The post Qatar Airways Sets New Benchmark with Over 100 Starlink-Enabled Widebody Aircraft appeared first on TD (Travel Daily Media) Travel Daily Media.

Qatar Airways, operator of the largest number of Starlink-equipped widebody aircraft, has achieved a major milestone in its Starlink rollout programme and equipped over 100 widebody aircraft with the fastest Wi-Fi in the sky. This achievement represents one of the most rapid and ambitious Starlink installation programmes in the aviation industry, that’s being implemented ahead of the initially expected schedule, to bring the service to passengers even sooner.

With more than 50 percent of its widebody fleet now Starlink-connected, the World’s Best Airline, as voted by Skytrax in 2025 for the ninth time, has already operated over 30,000 flights with uninterrupted, high-speed, gate-to-gate* connectivity. This pace further cements Qatar Airways’ position as the only carrier in the MENA region to currently offer Starlink onboard, and a global leader in Starlink-enabled long-haul and ultra-long-haul connectivity.

Qatar Airways Group Chief Executive Officer, Engr. Badr Mohammed Al-Meer, said: “Qatar Airways continues to lead the industry by setting new benchmarks with action, and not just intent. We have expedited our Starlink rollout, which is now advancing ahead of schedule as Qatar Airways brings the best travel experience to our passengers as an immediate priority, not a future ambition. Equipping over 100 widebody aircraft since the launch of our first Starlink-equipped flight in October 2024 reflects this commitment. We now operate up to 200 daily Starlink-connected flights to key destinations to ensure our passengers stay seamlessly connected, ensuring passengers stay seamlessly connected with speeds faster than many home Wi-Fi services. Whether working, streaming movies and sports, or staying in touch with friends and family, staying connected at 35,000 feet has never been more convenient.”

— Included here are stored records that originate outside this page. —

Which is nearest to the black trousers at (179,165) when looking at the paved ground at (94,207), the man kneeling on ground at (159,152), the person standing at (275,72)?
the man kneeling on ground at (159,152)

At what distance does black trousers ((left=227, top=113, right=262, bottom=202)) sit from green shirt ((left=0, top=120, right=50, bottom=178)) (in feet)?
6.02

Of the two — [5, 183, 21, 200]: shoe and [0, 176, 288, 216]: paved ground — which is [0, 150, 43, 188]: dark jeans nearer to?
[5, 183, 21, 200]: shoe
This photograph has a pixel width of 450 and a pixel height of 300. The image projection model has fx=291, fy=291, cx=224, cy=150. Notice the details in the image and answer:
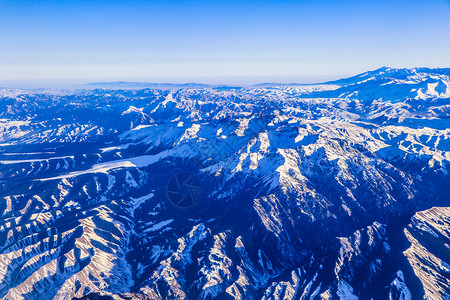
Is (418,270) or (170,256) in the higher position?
(418,270)

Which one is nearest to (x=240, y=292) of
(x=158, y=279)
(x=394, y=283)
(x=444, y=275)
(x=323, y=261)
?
(x=158, y=279)

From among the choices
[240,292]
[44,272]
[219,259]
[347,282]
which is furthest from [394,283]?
[44,272]

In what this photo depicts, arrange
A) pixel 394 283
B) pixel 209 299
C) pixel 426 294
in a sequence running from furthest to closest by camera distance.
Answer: pixel 209 299, pixel 394 283, pixel 426 294

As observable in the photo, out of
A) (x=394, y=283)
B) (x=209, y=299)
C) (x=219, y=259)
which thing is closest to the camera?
(x=394, y=283)

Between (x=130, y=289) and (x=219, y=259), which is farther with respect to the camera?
(x=219, y=259)

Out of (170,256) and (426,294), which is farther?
(170,256)

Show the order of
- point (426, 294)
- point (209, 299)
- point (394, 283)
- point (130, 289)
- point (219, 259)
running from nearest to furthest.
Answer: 1. point (426, 294)
2. point (394, 283)
3. point (209, 299)
4. point (130, 289)
5. point (219, 259)

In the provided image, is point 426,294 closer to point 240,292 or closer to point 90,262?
point 240,292

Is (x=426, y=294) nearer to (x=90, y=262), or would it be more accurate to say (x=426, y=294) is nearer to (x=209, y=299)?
(x=209, y=299)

To date, Qatar Airways has completed the Boeing 777 rollout programme and is rapidly finalising the Starlink rollout across its Airbus A350 aircraft, also set to be completed in record time. As the airline continues to extend Starlink connectivity across its global flight network spanning over 170 destinations, passengers in every cabin enjoy free, ultra-fast, gate-to-gate* connectivity on flights spanning six continents, including flights to the majority of destinations served by Qatar Airways in the Americas and Australia, and on prominent routes in Africa, Asia, Europe, and the Middle East.

This game-changing service is transforming the onboard experience for both business and leisure travellers by enabling streaming, gaming, and working at 35,000 feet. Qatar Airways is the operator of the largest number of Starlink-equipped widebody aircraft and the only carrier in the MENA region currently offering Starlink in-flight connectivity, reaffirming its position as the world’s leading airline for innovation, reliability, and unmatched passenger experience.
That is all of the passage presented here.